-- Record set follows --
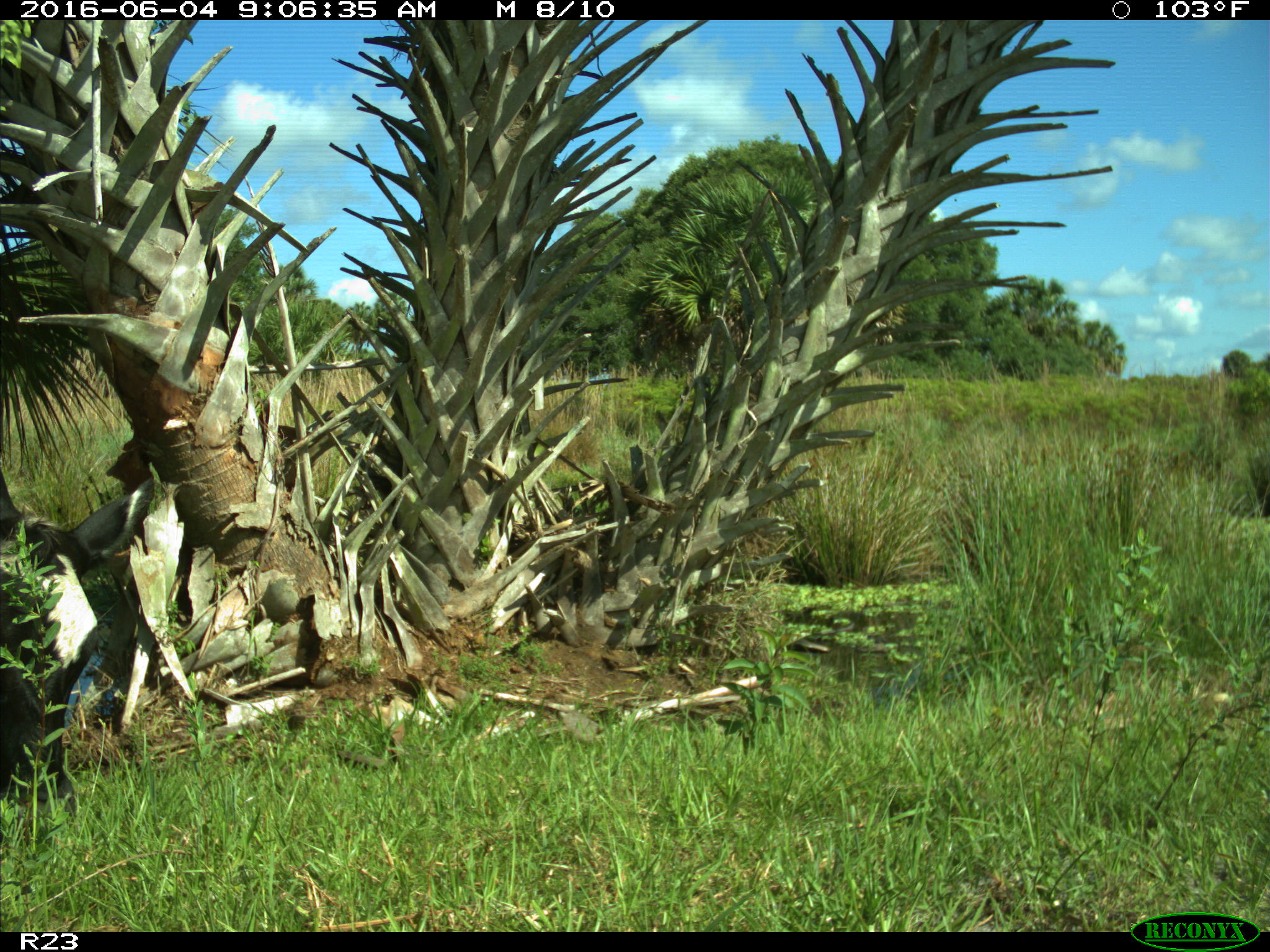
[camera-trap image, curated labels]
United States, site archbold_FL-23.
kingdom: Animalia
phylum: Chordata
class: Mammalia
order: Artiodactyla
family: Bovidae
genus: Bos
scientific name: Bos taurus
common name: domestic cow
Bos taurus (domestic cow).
-- Record set concluded --
-- Record set follows --
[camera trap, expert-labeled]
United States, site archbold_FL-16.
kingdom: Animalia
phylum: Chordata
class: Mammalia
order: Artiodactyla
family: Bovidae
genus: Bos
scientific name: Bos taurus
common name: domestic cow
-- Record set concluded --
-- Record set follows --
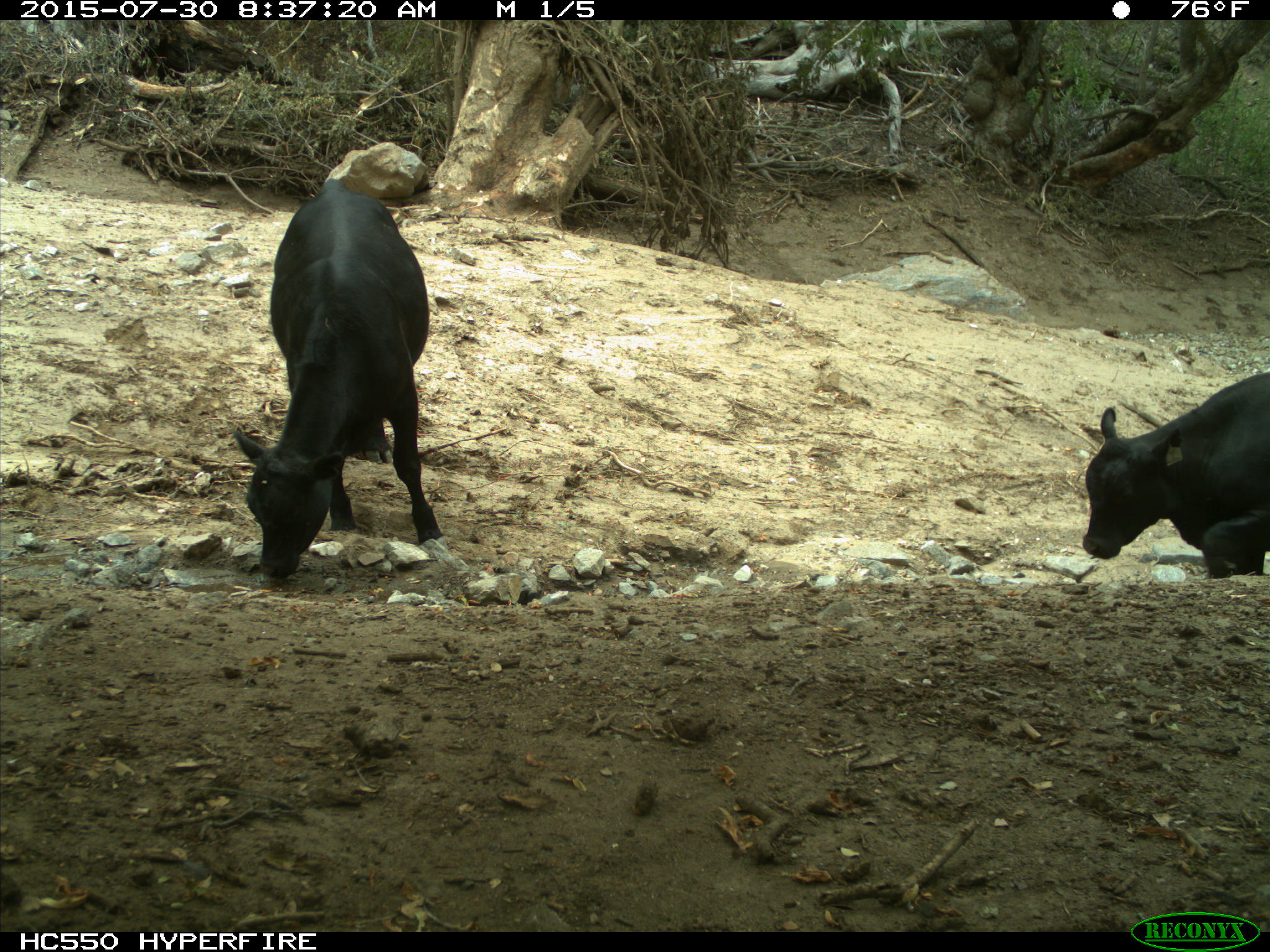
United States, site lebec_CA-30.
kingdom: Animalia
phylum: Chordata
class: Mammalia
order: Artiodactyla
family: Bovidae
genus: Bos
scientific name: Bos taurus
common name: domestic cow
-- Record set concluded --
* **Your task**: For this task, copy every line of the material in which "States" appears.

* **Solution to this task**:
United States, site archbold_FL-23.
United States, site archbold_FL-16.
United States, site lebec_CA-30.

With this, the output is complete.